Assignment: Each line starting at the one that contains "A: Giraffe (Giraffa camelopardalis)." and ending at the one that contains "[volunteer wildlife ID]" must be returned exactly, and the rest of the listing is left out.
------------------------------------------------
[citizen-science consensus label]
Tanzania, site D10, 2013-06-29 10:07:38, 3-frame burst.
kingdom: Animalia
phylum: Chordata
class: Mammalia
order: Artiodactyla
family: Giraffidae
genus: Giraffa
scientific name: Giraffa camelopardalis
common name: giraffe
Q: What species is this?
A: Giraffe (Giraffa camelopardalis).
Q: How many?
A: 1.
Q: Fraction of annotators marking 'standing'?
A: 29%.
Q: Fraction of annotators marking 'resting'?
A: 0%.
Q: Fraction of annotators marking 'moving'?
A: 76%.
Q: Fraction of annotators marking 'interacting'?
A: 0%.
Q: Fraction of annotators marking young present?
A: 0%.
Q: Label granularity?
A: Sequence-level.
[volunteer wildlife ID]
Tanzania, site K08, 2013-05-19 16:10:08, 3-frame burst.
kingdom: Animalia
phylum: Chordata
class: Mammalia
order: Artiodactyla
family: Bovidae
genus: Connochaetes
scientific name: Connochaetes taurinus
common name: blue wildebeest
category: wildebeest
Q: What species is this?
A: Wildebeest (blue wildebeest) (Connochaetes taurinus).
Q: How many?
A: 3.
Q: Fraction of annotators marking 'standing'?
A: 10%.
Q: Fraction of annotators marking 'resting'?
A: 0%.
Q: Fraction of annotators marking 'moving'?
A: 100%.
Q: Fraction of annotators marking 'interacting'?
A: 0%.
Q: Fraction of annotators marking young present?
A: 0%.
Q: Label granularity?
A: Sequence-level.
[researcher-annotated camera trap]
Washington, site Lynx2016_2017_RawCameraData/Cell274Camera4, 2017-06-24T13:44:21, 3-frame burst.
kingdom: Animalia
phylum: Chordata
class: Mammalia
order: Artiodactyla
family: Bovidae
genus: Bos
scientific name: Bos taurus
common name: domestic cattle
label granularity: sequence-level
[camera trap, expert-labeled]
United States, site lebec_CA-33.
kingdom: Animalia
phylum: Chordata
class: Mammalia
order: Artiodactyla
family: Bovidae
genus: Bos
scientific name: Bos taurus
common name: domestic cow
------------------------------------------------
Output for this exercise:
A: Giraffe (Giraffa camelopardalis).
Q: How many?
A: 1.
Q: Fraction of annotators marking 'standing'?
A: 29%.
Q: Fraction of annotators marking 'resting'?
A: 0%.
Q: Fraction of annotators marking 'moving'?
A: 76%.
Q: Fraction of annotators marking 'interacting'?
A: 0%.
Q: Fraction of annotators marking young present?
A: 0%.
Q: Label granularity?
A: Sequence-level.
[volunteer wildlife ID]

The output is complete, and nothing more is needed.